Ben Felder, an investigative reporter for the Oklahoman, released an article yesterday lamenting the state's shortage of qualified teachers.  The Oklahoma legislature has approved 926 "emergency teacher certificates" this year.  These "emergency and alternative certified" educators might not have the proper training to handle school children.

But Felder's article leaves out one glowing fact, obvious in its absence:  The Oklahoma government has continually cut the budget for education.  This is the real reason teachers are leaving the state in droves.  Nobody can afford to live on a teacher's salary.   Sure, the cost of living is lower in Oklahoma than other states, but when you make little money, it is impossible.

Laurence Baines, associate dean for graduate studies and research at OU's college of education, relates a scary story.  He met a former used car salesman, teaching science at an Oklahoma high school, who smelled of beer.  The "teacher" only had six hours of science as part of his general ed requirements in college.

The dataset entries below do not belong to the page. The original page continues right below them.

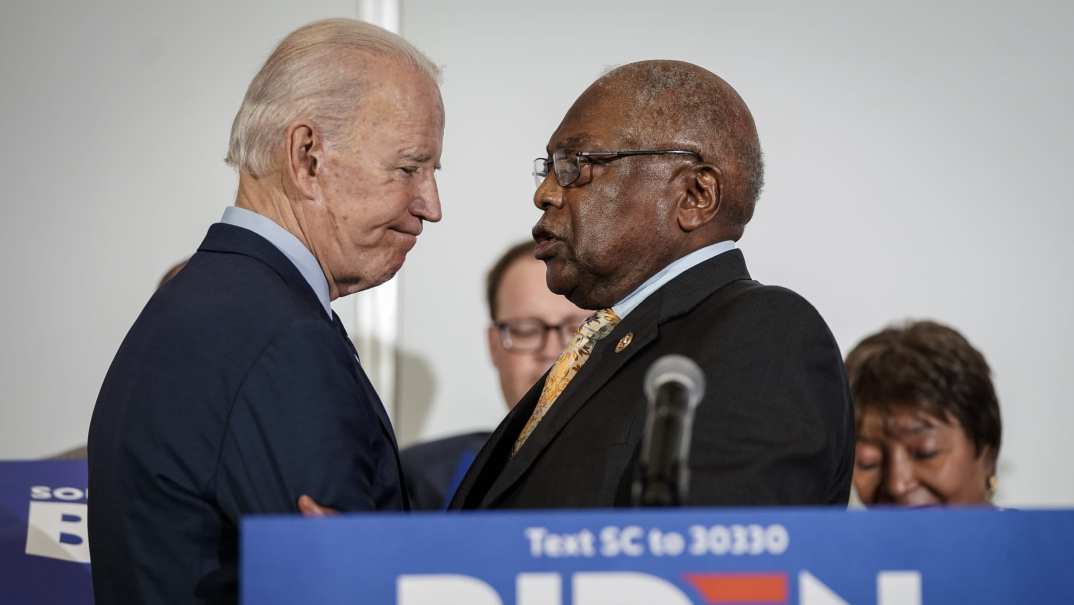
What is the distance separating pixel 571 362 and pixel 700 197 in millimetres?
369

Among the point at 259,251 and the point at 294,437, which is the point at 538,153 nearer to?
the point at 259,251

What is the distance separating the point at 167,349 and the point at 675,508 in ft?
2.97

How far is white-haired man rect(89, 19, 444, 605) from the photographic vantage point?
70.9 inches

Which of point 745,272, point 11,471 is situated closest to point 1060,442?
point 745,272

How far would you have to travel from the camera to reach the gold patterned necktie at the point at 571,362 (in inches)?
88.6

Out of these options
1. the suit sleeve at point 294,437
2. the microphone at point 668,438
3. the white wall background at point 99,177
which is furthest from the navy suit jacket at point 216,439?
the white wall background at point 99,177

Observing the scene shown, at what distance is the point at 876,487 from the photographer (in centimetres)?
351

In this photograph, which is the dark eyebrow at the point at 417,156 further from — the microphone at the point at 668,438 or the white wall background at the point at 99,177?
the white wall background at the point at 99,177

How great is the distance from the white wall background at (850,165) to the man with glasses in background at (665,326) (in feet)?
6.52


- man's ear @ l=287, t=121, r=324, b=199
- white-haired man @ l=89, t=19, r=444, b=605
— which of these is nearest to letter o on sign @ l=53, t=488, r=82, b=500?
white-haired man @ l=89, t=19, r=444, b=605

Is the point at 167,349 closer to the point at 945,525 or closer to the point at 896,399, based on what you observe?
the point at 945,525

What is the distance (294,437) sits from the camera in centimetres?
178

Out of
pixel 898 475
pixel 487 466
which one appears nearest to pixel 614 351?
pixel 487 466

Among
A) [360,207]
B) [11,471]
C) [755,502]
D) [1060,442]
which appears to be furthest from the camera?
[1060,442]
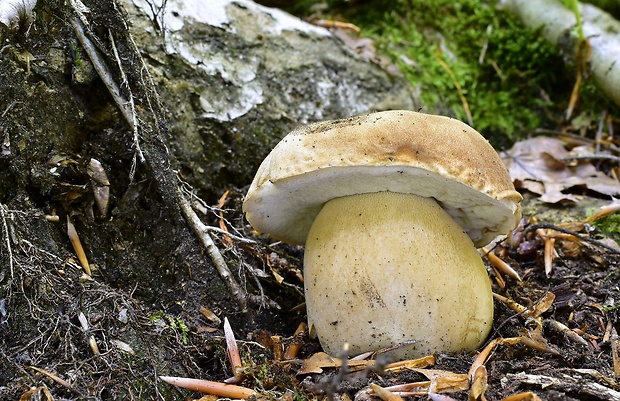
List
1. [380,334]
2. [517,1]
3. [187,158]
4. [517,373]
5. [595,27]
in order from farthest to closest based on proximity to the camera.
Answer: [517,1] → [595,27] → [187,158] → [380,334] → [517,373]

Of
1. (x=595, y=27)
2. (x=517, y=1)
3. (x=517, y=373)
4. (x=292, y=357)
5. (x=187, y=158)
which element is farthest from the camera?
(x=517, y=1)

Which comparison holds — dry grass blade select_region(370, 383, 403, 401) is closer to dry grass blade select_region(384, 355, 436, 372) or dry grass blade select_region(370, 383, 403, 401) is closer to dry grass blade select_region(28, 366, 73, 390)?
dry grass blade select_region(384, 355, 436, 372)

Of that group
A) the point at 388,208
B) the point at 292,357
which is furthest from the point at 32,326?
the point at 388,208

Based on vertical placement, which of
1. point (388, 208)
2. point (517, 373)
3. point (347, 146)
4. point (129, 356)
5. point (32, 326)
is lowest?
point (517, 373)

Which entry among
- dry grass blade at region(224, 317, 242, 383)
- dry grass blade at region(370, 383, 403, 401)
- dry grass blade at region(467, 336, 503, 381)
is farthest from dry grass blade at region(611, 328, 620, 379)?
dry grass blade at region(224, 317, 242, 383)

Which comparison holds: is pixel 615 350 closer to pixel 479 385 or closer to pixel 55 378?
pixel 479 385

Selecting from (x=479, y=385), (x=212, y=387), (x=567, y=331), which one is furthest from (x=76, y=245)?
(x=567, y=331)

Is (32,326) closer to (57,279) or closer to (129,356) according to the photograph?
(57,279)

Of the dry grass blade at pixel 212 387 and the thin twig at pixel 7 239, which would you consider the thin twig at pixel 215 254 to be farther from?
the thin twig at pixel 7 239
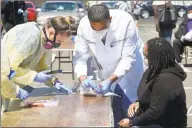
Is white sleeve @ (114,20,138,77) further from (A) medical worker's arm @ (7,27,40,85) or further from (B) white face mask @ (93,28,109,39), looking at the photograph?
(A) medical worker's arm @ (7,27,40,85)

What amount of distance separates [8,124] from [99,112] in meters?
0.68

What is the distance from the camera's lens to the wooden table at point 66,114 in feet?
9.66

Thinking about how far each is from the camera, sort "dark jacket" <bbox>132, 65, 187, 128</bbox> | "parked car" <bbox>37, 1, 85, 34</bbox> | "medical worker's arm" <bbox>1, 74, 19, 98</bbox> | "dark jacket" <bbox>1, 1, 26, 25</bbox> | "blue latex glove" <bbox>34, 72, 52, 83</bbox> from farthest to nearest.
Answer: "parked car" <bbox>37, 1, 85, 34</bbox> → "dark jacket" <bbox>1, 1, 26, 25</bbox> → "blue latex glove" <bbox>34, 72, 52, 83</bbox> → "dark jacket" <bbox>132, 65, 187, 128</bbox> → "medical worker's arm" <bbox>1, 74, 19, 98</bbox>

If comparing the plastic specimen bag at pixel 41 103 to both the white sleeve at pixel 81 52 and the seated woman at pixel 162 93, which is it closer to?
the seated woman at pixel 162 93

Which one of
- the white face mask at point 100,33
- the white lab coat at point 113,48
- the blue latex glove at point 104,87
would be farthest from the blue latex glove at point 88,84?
the white face mask at point 100,33

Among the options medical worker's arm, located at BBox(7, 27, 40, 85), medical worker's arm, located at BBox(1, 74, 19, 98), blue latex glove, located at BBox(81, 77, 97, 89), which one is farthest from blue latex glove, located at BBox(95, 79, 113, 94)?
medical worker's arm, located at BBox(1, 74, 19, 98)

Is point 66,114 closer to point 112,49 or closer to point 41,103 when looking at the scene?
point 41,103

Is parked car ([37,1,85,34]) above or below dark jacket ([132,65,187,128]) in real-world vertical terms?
below

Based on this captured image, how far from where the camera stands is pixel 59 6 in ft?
70.4

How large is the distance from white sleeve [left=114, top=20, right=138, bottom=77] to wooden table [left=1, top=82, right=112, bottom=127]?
0.48 metres

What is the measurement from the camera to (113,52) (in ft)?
14.1

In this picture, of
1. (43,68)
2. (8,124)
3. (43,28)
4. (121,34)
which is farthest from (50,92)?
(8,124)

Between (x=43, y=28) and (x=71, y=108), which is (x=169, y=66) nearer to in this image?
(x=71, y=108)

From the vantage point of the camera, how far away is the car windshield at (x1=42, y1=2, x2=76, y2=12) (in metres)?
21.2
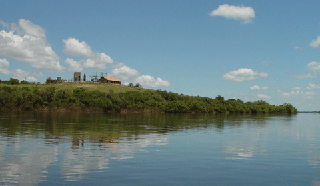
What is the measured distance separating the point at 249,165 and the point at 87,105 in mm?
135407

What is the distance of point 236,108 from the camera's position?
19725cm

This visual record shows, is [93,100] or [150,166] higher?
[93,100]

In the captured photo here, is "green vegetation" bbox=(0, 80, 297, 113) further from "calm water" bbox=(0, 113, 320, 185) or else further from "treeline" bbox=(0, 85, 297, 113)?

Baines also fears that emergency certified personnel might have only a 1.0 GPA, be alcoholic, or addicted to porn and still be hired to teach English.

Gee!  How ever can the state avoid such catastrophes?  I know!  Let's pray for the oilfields on October 13th!  The price of oil will go up, Oklahoma can get out of the economic cesspool it's in, and then they can give more money to education.  Maybe.